Welcome Guest, if you have an account you may login

Medigram May 14, 2009 - Your Practice. Your Future.


Sixth Circuit rules that third parties may sue for damages under EMTALA

On April 6, 2009, the U.S. Court of Appeals for the Sixth Circuit (Sixth Circuit) ruled that a third party who suffers harm because of a hospital’s failure to screen or stabilize a patient with an emergency medical condition has standing to sue a hospital under the Emergency Medical Treatment and Active Labor Act (EMTALA). (Moses v. Providence Hospital and Medical Centers, Inc., 6th Cir. No. 07-2111 4/6/09). EMTALA is a federal statute that imposes specific obligations on Medicare-participating hospitals that offer emergency services to provide a medical screening examination (MSE) when a request is made for examination or treatment for an emergency medical condition (EMC) regardless of an individual's ability to pay. Hospitals are then required to provide stabilizing treatment for patients with EMCs.

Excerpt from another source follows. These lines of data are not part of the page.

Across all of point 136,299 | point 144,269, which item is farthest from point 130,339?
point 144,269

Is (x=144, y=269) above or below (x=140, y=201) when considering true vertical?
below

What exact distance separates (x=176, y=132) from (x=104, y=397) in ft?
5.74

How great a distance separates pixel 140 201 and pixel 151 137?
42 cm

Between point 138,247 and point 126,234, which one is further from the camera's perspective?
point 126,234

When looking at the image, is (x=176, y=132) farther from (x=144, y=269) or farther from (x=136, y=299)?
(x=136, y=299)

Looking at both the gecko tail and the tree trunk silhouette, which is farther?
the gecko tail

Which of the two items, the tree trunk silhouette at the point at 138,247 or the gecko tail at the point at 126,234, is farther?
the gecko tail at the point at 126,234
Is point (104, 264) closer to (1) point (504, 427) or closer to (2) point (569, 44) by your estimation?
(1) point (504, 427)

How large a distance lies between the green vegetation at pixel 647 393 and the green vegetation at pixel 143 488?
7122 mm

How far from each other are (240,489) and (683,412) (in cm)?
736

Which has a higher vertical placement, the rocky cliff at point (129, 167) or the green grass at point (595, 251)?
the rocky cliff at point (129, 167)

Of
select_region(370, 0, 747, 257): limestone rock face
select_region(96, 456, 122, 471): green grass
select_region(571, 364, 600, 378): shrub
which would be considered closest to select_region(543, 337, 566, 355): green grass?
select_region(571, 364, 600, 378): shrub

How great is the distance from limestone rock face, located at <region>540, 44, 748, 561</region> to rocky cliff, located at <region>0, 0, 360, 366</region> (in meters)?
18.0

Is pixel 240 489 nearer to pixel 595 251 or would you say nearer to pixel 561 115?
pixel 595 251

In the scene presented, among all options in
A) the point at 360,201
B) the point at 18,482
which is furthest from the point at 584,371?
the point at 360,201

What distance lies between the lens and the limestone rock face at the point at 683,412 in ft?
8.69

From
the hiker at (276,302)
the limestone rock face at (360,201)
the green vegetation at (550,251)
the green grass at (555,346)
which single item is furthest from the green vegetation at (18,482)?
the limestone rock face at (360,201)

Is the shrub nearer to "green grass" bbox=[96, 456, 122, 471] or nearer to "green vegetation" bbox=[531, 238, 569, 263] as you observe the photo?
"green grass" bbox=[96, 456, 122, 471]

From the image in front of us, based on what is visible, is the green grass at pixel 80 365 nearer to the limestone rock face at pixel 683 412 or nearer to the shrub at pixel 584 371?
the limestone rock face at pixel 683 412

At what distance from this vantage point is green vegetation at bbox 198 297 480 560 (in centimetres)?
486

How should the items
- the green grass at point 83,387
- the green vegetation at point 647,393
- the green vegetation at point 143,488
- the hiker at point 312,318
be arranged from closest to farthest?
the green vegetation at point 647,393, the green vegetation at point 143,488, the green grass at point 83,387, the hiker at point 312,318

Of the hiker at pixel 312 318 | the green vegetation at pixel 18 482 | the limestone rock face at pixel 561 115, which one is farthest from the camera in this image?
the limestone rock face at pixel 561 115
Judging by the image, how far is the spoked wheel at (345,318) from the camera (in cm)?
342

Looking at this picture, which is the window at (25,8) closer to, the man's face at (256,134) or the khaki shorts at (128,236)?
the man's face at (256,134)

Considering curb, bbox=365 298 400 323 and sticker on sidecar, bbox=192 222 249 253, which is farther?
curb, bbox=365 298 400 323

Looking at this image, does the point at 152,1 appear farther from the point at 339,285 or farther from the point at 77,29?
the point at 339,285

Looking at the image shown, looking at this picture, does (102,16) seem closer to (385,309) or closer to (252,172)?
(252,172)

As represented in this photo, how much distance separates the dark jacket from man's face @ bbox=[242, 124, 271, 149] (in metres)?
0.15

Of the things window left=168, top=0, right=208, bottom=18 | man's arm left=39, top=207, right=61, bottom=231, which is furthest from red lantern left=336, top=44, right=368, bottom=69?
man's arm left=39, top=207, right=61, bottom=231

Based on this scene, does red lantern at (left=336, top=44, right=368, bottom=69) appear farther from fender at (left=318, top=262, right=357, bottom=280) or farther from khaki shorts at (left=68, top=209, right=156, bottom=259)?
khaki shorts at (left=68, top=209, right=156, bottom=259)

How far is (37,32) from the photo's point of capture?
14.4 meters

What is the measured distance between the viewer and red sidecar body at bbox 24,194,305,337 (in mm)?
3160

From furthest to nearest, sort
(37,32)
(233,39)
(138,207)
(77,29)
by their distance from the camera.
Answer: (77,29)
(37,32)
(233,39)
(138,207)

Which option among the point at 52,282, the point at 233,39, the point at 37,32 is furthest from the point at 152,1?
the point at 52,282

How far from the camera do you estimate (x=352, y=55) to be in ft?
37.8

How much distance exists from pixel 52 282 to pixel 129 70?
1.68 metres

In the Moses case, the plaintiff was the estate of Marie Moses-Irons (Moses-Irons). Moses-Irons took her husband (Christopher Howard), to the emergency room (ER) at Providence Hospital. Howard exhibited numerous physical symptoms, such as severe headaches, high blood pressure, vomiting, slurred speech, disorientation, hallucinations and delusions. Moses-Irons advised the ER staff that Howard had demonstrated threatening behavior, which made her fearful for her safety. Howard was evaluated by hospital staff and admitted as an inpatient for further testing and treatment. Several doctors, including a psychiatrist (Paul Lessem, MD), who recommended that he be transferred to the psychiatric unit for further assessment if his insurance would provide coverage, examined Howard. The transfer did not occur—there was no evidence that that patient’s insurance company denied coverage—and Howard was discharged six days after he was admitted. There is some question, due to inconsistencies in the documentation in the medical record, as to whether Howard was stable at the time of his discharge. Ten days after being discharged, Howard murdered Moses-Irons.

The plaintiff (estate of Moses-Irons) filed a federal suit against the hospital and Doctor Lessem, alleging a violation of EMTALA. The district court dismissed the estate’s EMTALA claims against the hospital because it concluded the hospital satisfied its obligations under ETMALA by admitting Howard and providing him with a complete screening, which showed no EMC—it did not address the issue of whether a non-patient (third party) has standing to sue under the EMTALA statute. The district court dismissed the action against Doctor Lessem based on the fact that there is no private right of action against individuals under EMTALA.

The plaintiff appealed to the Sixth Circuit. As anticipated, the Sixth Circuit upheld the district court’s decision related to the EMTALA claim against Doctor Lessem. The remainder of the decision took the health law community by surprise—the Sixth Circuit reversed the dismissal against the hospital on the EMTALA claim and interpreted a hospital’s obligations under the EMTALA statute more expansively than any other court. The most noteworthy aspects of the Sixth Circuit’s opinion are noted below.
  • Third parties have standing to sue under EMTALA: The district court did not address the issue of whether a non-patient (third party) would have standing to sue under EMTALA—the Sixth Circuit did address this issue and held that a third party does have standing. In reaching this decision, it relied on the plain language of EMTALA, which states that an action can be brought by “any individual who suffers harm as a direct result” of a hospital’s EMTALA violation. The Sixth Circuit acknowledged the legislative history cited by the defendants, but noted that it should not rely on that as the exclusive explanation of the meaning of the EMTALA statute, especially when this differs from the actual wording of the statute. The opinion noted that this interpretation may have consequences for hospitals that Congress may or may not have considered or intended, but that the court’s duty was to read the statute as written, which does not preclude a third party from suing under EMTALA.
  • A hospital’s EMTALA obligations do not end upon inpatient admission of a patient: Despite rules promulgated by the Centers for Medicare & Medicaid Services (CMS) (see reference) stating that the admission of an individual as an inpatient satisfies the hospital’s obligations under EMTALA, the Sixth Circuit held that “a hospital may not release a patient with an EMC without first determining that the patient has actually stabilized, even if the hospital properly admitted the patient”.
  • Existence of EMC: The Sixth Circuit held that the plaintiff’s claim against the hospital should not have been dismissed because there were questions of fact regarding whether Howard had an EMC. The court went further and noted that a mental health emergency could qualify as an EMC under the plain language of the EMTALA statute.
While the Sixth Circuit’s opinion is not binding on states outside of the Sixth Circuit’s region (Ohio, Michigan, Kentucky and Tennessee), the opinion will be reviewed and considered by other courts reviewing this issue. As a result, hospitals throughout the country should be closely reviewing their policies and procedures related to EMTALA.